Un défilé de jeunes filles a été organisé le14 avril à Abuja (Nigeria) pour réclamer la libération des plus de 200 lycéennes enlevées un an auparavant par Boko Haram. Le kidnapping du 14 avril 2014 avait suscité une intense émotion à travers le monde, notamment grâce à la campagne #BringBackOurGirls. Ces enlèvements, s’ils ont été très médiatisés, sont loin d’être le seul crime de ce type commis par Boko Haram, a rappelé Amnesty international. Selon l’Ong, au moins 2.000 femmes et fillettes ont été enlevées au Nigeria depuis le début de l’année dernière. Amnesty international affirme avoir listé au total 38 cas d’enlèvement de masse commis par le groupe islamiste, sur la base de nombreux témoignages. Les Nations unies et des organisations de défense des droits de l’Homme ont aussi dénoncé, à cette occasion, le ciblage délibéré d’enfants — garçons et filles — par les islamistes, dont l’insurrection et la répression armée ont fait au moins 15.000 morts depuis six ans. «C’est formidable que le monde se souvienne et véhicule le message que nous n’oublierons pas et que nous ne nous arrêterons pas jusqu’à ce que nous sachions ce qui est arrivé à nos filles», a déclaré Habiba Balogun, une des coordinatrices du mouvement à Lagos, à l’Afp.
Aucun signe de vie des otages n’a été donné depuis une vidéo diffusée en mai 2014 par Boko Haram, qui montrait une centaine de lycéennes voilées, récitant des sourates du Coran.

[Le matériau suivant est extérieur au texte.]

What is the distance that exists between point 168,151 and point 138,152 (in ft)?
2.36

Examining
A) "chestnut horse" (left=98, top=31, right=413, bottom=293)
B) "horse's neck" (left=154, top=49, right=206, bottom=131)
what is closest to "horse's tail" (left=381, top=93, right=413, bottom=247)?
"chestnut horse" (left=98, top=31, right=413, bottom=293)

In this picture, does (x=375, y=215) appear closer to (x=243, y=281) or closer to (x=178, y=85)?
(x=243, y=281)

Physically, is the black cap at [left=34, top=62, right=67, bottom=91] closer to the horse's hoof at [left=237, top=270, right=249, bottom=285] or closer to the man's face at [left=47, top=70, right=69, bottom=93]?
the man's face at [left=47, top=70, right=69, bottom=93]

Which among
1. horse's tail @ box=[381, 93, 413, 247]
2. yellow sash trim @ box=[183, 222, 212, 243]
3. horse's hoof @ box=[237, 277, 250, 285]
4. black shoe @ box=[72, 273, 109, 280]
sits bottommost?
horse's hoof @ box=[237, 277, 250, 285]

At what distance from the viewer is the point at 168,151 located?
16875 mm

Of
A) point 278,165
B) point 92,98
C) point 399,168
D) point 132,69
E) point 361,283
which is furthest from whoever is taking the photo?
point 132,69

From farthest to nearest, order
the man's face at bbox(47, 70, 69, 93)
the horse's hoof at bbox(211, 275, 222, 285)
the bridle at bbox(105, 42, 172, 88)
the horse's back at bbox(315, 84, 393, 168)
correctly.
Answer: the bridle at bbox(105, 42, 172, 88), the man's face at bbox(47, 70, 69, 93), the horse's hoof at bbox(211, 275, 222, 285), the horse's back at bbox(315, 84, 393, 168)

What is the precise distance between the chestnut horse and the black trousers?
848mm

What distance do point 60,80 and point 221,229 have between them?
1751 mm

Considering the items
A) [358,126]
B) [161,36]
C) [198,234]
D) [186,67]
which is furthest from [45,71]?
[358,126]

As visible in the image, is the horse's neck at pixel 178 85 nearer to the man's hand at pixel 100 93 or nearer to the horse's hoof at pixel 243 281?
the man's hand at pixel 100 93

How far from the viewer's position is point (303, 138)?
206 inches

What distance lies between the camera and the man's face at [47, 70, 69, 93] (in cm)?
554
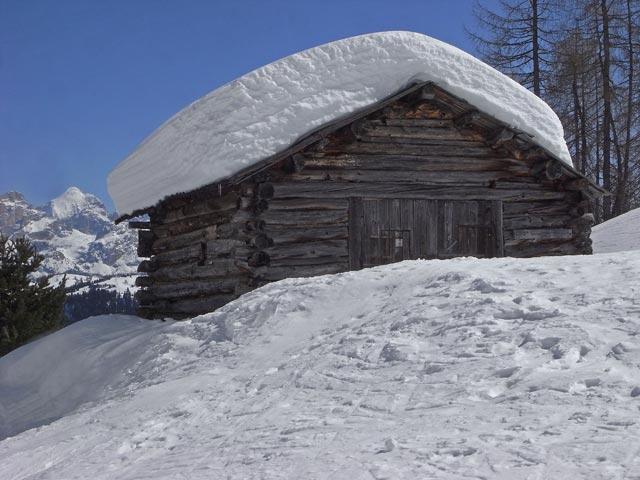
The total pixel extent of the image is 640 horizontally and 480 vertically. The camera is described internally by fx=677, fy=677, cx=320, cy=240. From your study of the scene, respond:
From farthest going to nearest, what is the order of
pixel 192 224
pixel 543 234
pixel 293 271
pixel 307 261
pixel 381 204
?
1. pixel 543 234
2. pixel 192 224
3. pixel 381 204
4. pixel 307 261
5. pixel 293 271

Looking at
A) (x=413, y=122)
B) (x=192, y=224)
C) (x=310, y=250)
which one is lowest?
(x=310, y=250)

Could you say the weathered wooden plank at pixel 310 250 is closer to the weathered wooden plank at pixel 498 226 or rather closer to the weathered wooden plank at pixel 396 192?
the weathered wooden plank at pixel 396 192

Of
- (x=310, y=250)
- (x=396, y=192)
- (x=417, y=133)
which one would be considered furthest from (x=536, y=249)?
(x=310, y=250)

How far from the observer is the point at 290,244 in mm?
11383

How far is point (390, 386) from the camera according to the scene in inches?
187

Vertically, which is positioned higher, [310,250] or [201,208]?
[201,208]

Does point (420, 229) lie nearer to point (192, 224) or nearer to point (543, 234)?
point (543, 234)

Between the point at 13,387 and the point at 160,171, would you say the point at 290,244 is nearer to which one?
the point at 160,171

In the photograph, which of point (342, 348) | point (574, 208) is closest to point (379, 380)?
point (342, 348)

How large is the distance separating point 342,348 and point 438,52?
8.33 meters

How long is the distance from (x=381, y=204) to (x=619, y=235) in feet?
34.5

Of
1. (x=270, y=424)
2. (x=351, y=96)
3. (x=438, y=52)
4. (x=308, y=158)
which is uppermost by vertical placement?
(x=438, y=52)

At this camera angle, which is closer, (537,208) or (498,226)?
(498,226)

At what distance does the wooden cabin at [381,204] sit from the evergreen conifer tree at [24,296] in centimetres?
996
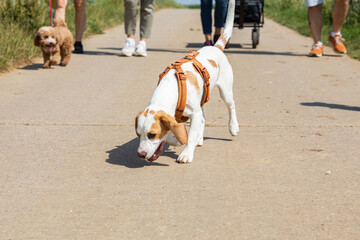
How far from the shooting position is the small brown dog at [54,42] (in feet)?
23.1

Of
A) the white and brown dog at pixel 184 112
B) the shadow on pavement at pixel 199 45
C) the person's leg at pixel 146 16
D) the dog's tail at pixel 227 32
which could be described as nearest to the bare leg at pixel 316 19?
the shadow on pavement at pixel 199 45

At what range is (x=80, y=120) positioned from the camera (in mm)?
4961

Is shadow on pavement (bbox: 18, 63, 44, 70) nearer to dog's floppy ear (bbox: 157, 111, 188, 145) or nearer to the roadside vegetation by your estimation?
the roadside vegetation

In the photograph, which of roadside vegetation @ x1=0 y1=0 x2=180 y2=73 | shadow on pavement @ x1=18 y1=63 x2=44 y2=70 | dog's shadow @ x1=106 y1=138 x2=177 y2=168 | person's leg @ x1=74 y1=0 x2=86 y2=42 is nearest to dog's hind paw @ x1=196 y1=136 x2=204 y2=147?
dog's shadow @ x1=106 y1=138 x2=177 y2=168

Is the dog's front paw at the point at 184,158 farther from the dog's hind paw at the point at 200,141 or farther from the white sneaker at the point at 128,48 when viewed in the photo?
the white sneaker at the point at 128,48

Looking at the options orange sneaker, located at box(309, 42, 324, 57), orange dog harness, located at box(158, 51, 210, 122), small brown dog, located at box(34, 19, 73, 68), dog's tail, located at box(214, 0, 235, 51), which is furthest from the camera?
orange sneaker, located at box(309, 42, 324, 57)

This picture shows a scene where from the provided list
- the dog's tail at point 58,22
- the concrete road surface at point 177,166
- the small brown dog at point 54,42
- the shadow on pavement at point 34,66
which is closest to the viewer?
the concrete road surface at point 177,166

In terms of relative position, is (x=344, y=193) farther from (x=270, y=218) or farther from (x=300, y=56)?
(x=300, y=56)

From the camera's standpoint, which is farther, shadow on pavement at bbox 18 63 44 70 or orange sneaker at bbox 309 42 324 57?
orange sneaker at bbox 309 42 324 57

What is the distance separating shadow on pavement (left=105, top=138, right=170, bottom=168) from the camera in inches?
150

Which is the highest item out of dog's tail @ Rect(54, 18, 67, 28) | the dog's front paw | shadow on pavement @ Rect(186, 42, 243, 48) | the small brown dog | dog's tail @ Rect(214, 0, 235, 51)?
dog's tail @ Rect(214, 0, 235, 51)

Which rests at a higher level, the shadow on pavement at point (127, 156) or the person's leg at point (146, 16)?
the person's leg at point (146, 16)

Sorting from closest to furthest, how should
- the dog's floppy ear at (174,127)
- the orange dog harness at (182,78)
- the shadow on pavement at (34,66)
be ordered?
1. the dog's floppy ear at (174,127)
2. the orange dog harness at (182,78)
3. the shadow on pavement at (34,66)

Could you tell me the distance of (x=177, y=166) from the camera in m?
3.75
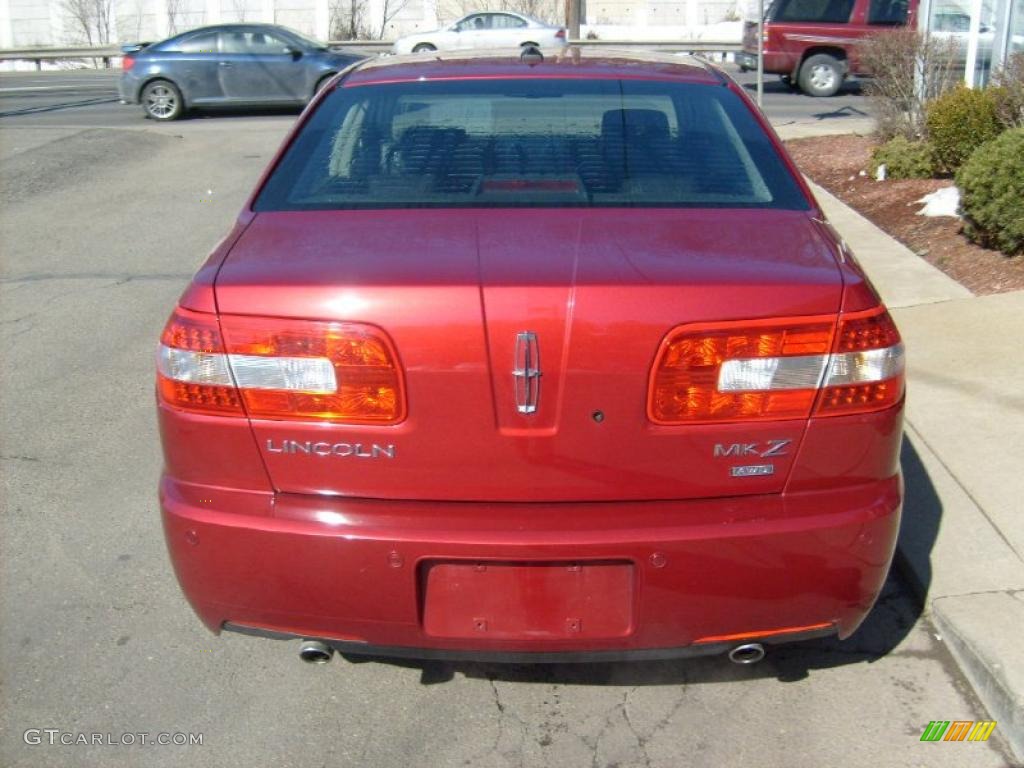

57 adolescentes ont réussi à s’enfuir dans les heures qui ont suivi le kidnapping. Mais on n’a aucun signe de vie des 219 otages. Le chef de Boko Haram, Abubakar Shekau, a déclaré avoir converti les adolescentes qui n’étaient pas musulmanes et les avoir toutes «mariées de force». L’armée nigériane a déjà affirmé de par le passé savoir où se trouvent les lycéennes, mais qu’une opération de sauvetage serait trop risquée. Dans son nouveau rapport publié le 13 avril dernier, Amnesty international cite un haut gradé de l’armée nigériane selon lequel les otages sont gardées dans plusieurs camps de Boko Haram, au Nigeria, mais aussi au Tchad et au Cameroun voisins.
NK


Les limites des actions du nouveau président

Le gouvernement du président Goodluck Jonathan, qui a cherché à minimiser et même à nier ce kidnapping, dans un premier temps, a été accusé d’être indifférent au sort des lycéennes. Cette erreur politique et son incapacité à juguler l’insurrection islamiste, qui a fait des milliers de morts dans le Nord du Nigeria depuis 2009, ont probablement joué un rôle majeur dans sa défaite à la présidentielle en fin mars. Le vainqueur de la présidentielle, Muhammadu Buhari, qui sera investi le 29 mai prochain, a promis de faire de la lutte contre Boko Haram la priorité de son mandat. Cepandant, il a déclaré qu’il ne pouvait «pas promettre» de retrouver les 219 lycéennes enlevées : «Nous ne savons pas si les filles de Chibok peuvent être secourues. Leur localisation reste inconnue. J’aimerais beaucoup pouvoir le faire, mais je ne peux pas promettre de les retrouver».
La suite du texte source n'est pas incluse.